2. Add Two Numbers
题目:
You are given two non-empty linked lists representing two non-negative integers. The digits are stored in reverse order, and each of their nodes contains a single digit. Add the two numbers and return the sum as a linked list.

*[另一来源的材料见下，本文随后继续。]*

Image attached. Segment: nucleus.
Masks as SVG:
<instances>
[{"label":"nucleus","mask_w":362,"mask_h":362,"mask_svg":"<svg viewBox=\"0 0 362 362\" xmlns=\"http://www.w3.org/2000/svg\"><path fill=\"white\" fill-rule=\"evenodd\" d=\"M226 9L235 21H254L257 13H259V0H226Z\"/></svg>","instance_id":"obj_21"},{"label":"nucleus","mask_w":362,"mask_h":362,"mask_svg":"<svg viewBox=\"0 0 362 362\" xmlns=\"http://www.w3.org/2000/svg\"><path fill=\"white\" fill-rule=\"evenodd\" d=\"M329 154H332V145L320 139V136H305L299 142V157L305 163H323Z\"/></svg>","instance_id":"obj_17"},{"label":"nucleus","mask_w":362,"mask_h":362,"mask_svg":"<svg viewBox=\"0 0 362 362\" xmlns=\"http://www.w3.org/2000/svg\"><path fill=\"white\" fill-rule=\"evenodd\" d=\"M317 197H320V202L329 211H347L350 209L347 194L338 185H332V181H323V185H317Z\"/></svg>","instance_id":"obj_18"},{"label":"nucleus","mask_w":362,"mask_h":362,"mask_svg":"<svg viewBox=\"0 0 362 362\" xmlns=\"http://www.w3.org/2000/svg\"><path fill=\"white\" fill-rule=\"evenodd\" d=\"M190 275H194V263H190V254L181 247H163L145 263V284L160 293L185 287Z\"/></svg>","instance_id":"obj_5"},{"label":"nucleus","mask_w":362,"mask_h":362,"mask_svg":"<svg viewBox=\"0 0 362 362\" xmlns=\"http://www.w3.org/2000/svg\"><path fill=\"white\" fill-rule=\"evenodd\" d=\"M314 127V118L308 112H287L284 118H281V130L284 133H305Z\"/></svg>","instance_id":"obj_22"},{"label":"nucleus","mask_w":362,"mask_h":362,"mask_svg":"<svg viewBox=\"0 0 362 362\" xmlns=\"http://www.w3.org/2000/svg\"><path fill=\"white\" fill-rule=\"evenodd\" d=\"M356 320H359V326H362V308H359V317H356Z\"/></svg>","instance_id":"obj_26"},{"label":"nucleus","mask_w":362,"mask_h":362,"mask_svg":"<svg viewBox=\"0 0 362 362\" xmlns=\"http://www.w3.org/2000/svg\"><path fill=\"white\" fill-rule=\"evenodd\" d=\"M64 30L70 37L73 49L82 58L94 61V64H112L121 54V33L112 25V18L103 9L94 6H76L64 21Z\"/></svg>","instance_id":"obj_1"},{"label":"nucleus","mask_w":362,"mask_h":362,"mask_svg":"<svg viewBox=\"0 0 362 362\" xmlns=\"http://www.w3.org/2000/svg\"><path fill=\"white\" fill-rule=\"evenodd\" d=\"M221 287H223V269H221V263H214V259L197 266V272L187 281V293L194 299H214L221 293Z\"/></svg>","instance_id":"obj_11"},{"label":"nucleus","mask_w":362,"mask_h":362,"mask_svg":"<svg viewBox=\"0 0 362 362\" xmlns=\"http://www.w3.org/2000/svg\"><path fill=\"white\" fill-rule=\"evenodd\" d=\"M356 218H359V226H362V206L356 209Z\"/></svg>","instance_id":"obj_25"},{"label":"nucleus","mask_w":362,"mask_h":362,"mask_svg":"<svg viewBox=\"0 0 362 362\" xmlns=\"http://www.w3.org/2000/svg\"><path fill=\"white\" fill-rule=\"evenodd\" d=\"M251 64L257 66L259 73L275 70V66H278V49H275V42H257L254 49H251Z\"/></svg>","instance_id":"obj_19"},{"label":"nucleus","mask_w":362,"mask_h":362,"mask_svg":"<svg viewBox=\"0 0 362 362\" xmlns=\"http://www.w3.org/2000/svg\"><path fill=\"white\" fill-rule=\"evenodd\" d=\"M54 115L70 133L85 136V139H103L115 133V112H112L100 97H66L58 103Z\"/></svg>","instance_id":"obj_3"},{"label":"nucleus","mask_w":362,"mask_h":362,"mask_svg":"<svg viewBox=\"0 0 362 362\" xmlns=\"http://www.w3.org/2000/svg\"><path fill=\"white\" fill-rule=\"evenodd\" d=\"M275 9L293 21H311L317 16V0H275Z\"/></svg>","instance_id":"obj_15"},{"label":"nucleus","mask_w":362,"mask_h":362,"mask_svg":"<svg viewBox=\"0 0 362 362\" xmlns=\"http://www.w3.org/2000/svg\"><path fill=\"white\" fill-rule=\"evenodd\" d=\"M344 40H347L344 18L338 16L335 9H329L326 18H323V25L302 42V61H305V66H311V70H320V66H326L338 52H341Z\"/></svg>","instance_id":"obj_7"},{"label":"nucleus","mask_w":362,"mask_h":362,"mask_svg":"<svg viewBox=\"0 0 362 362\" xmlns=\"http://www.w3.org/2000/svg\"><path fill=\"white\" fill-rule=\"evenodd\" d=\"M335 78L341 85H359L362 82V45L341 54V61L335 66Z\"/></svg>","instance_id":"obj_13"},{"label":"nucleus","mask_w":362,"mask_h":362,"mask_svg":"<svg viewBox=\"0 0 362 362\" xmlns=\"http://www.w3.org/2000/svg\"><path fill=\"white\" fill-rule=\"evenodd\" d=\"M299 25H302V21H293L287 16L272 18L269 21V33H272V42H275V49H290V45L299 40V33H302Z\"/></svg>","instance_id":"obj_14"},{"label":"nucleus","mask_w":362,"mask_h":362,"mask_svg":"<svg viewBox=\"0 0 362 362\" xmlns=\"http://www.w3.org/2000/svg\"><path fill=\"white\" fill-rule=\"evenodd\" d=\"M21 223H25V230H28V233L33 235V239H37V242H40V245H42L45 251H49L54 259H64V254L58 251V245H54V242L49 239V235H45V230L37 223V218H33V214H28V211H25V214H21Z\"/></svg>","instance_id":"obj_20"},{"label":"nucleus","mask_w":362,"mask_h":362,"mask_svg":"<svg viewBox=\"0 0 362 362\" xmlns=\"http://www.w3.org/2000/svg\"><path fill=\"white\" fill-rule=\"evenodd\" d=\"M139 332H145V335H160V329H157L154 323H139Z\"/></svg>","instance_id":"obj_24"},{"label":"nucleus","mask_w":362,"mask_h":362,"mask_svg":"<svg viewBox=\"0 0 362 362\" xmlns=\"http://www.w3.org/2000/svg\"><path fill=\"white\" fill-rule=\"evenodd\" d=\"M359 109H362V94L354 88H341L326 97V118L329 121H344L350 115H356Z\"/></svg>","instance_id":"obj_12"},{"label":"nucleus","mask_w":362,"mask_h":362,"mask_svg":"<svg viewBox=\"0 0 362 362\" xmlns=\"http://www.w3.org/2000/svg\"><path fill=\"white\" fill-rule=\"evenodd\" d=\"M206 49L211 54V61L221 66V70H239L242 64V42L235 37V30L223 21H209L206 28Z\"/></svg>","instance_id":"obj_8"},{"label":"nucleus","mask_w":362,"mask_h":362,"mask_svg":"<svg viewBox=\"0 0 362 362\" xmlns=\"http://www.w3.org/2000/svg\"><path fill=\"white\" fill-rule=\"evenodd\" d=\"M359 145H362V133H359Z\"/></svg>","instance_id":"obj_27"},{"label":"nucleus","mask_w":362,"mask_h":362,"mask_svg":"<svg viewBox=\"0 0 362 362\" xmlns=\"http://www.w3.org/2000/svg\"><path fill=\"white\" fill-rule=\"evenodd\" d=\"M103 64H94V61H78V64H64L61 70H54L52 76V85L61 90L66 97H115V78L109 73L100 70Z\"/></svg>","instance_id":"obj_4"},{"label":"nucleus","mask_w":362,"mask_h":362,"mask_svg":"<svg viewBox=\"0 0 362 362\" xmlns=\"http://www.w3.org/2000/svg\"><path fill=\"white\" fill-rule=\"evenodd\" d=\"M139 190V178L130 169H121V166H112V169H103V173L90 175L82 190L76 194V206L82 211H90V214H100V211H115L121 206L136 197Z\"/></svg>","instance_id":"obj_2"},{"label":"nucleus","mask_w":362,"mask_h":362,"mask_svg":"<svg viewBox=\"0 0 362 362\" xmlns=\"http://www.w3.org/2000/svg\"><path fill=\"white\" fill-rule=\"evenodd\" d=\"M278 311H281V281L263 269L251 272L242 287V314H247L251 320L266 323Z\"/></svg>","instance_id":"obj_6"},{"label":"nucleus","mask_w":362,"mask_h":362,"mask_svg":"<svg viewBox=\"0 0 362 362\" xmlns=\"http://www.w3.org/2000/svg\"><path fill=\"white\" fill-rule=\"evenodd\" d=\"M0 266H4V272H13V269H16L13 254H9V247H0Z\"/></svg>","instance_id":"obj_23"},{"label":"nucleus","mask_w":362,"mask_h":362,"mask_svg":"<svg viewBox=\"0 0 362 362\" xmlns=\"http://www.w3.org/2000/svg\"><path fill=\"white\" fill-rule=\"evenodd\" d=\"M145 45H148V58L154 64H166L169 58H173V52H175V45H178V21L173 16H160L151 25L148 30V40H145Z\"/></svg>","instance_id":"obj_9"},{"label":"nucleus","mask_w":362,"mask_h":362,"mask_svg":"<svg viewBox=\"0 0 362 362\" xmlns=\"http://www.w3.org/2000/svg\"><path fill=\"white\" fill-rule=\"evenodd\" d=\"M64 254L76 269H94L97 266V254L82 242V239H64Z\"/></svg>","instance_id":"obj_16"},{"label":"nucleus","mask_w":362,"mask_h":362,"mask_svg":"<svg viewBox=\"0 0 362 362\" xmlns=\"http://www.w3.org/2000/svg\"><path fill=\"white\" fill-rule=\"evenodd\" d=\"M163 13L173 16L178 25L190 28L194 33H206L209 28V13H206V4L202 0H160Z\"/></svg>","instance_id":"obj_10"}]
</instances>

You may assume the two numbers do not contain any leading zero, except the number 0 itself.
Example 1:
Input: l1 = [2,4,3], l2 = [5,6,4] Output: [7,0,8] Explanation: 342 + 465 = 807.
Example 2:
Input: l1 = [0], l2 = [0] Output: [0]
Example 3:
Input: l1 = [9,9,9,9,9,9,9], l2 = [9,9,9,9] Output: [8,9,9,9,0,0,0,1]
Constraints:
- The number of nodes in each linked list is in the range
[1, 100]. 0 <= Node.val <= 9- It is guaranteed that the list represents a number that does not have leading zeros.
思路:
通常想法是用一个int按位相加记录下来总和,再按位放进一个list,但是因为这是道老题,已经超过1500个case了,无论是vector记录还是int记录都会超过内存大小,因此考虑直接在list上进行改变。幸好从左到右是从个位数开始的,否则应该先将list反转过来。思路的话首先判断长度,哪个长哪个就当l1,如果l2更长,swap一下即可,不要忘记同时swap长度。接下来用一个int next记录进位的值,进入while循环,只要l1存在就一直计算,主要内容是如果有进位,就l1的值加next,如果有l2,就l1的值加l2的值。此时l1的值,假设为temp,temp%10就是这一位的值,temp/10就是下一位的进位,即新的next。出了循环以后,如果还有新的next,那就是新的位了,考虑到l1的旧的最后一位可能是9,还有进位,因此出了while循环后,如果next大于0,则l1下新建一个node用来储存新的位。
代码:
/**
* Definition for singly-linked list.
* struct ListNode {
* int val;
* ListNode *next;
* ListNode() : val(0), next(nullptr) {}
* ListNode(int x) : val(x), next(nullptr) {}
* ListNode(int x, ListNode *next) : val(x), next(next) {}
* };
*/
class Solution {
public:
ListNode* addTwoNumbers(ListNode* l1, ListNode* l2) {
if(!l1)
return l2;
if(!l2)
return l1;
int len1 = getlen(l1);
int len2 = getlen(l2);
if(len1<len2)
{
swap(l1,l2);
swap(len1,len2);
}
ListNode* root=l1;
int next=0;
while(l1)
{
if(l2)
{
l1->val=l1->val+l2->val;
l2=l2->next;
}
l1->val+=next;
next=l1->val/10;
l1->val=l1->val%10;
if(!l1->next)
break;
l1=l1->next;
}
if(next>0)
l1->next=new ListNode(next);
return root;
}
private:
int getlen(ListNode* root)
{
int count =0;
while(root)
{
count++;
root=root->next;
}
return count;
}
};